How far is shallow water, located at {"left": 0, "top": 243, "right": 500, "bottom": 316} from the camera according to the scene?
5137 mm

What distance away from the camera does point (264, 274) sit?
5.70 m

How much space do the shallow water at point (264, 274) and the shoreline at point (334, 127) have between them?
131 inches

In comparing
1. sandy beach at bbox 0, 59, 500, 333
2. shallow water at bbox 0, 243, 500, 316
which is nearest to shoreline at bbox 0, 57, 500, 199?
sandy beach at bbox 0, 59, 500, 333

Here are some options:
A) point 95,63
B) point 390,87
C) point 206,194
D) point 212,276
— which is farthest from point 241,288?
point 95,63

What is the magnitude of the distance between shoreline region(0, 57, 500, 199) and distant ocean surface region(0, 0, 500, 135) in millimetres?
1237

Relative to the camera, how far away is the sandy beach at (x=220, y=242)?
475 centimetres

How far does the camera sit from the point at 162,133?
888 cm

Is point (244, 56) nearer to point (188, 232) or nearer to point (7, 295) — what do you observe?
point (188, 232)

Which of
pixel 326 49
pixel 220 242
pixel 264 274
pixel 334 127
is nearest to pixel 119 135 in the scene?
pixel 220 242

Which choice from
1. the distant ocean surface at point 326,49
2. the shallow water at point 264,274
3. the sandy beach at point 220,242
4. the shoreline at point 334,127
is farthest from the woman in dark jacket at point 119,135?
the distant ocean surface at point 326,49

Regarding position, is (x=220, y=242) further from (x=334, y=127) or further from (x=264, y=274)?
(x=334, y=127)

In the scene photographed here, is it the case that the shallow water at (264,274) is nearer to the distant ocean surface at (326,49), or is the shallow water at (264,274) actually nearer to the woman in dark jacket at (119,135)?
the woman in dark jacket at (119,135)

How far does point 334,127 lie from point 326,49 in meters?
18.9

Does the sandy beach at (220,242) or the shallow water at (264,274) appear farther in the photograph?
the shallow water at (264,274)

==========

§ **What the exercise asks**:
Please rewrite all of the data above as a JSON list of strings, one string per line, leaving out blank lines.

§ **Full answer**:
[
  "How far is shallow water, located at {\"left\": 0, \"top\": 243, \"right\": 500, \"bottom\": 316} from the camera according to the scene?",
  "5137 mm",
  "What distance away from the camera does point (264, 274) sit?",
  "5.70 m",
  "How much space do the shallow water at point (264, 274) and the shoreline at point (334, 127) have between them?",
  "131 inches",
  "In comparing",
  "1. sandy beach at bbox 0, 59, 500, 333",
  "2. shallow water at bbox 0, 243, 500, 316",
  "which is nearest to shoreline at bbox 0, 57, 500, 199?",
  "sandy beach at bbox 0, 59, 500, 333",
  "Here are some options:",
  "A) point 95,63",
  "B) point 390,87",
  "C) point 206,194",
  "D) point 212,276",
  "— which is farthest from point 241,288?",
  "point 95,63",
  "What is the magnitude of the distance between shoreline region(0, 57, 500, 199) and distant ocean surface region(0, 0, 500, 135) in millimetres?",
  "1237",
  "Relative to the camera, how far away is the sandy beach at (x=220, y=242)?",
  "475 centimetres",
  "How far does the camera sit from the point at 162,133?",
  "888 cm",
  "Is point (244, 56) nearer to point (188, 232) or nearer to point (7, 295) — what do you observe?",
  "point (188, 232)",
  "Which of",
  "pixel 326 49",
  "pixel 220 242",
  "pixel 264 274",
  "pixel 334 127",
  "is nearest to pixel 119 135 in the scene?",
  "pixel 220 242",
  "Which choice from",
  "1. the distant ocean surface at point 326,49",
  "2. the shallow water at point 264,274",
  "3. the sandy beach at point 220,242",
  "4. the shoreline at point 334,127",
  "is farthest from the woman in dark jacket at point 119,135?",
  "the distant ocean surface at point 326,49",
  "Regarding position, is (x=220, y=242) further from (x=334, y=127) or further from (x=264, y=274)?",
  "(x=334, y=127)",
  "In the scene photographed here, is it the case that the shallow water at (264,274) is nearer to the distant ocean surface at (326,49), or is the shallow water at (264,274) actually nearer to the woman in dark jacket at (119,135)?",
  "the woman in dark jacket at (119,135)",
  "How far does point 334,127 lie from point 326,49 in meters?",
  "18.9",
  "Does the sandy beach at (220,242) or the shallow water at (264,274) appear farther in the photograph?",
  "the shallow water at (264,274)"
]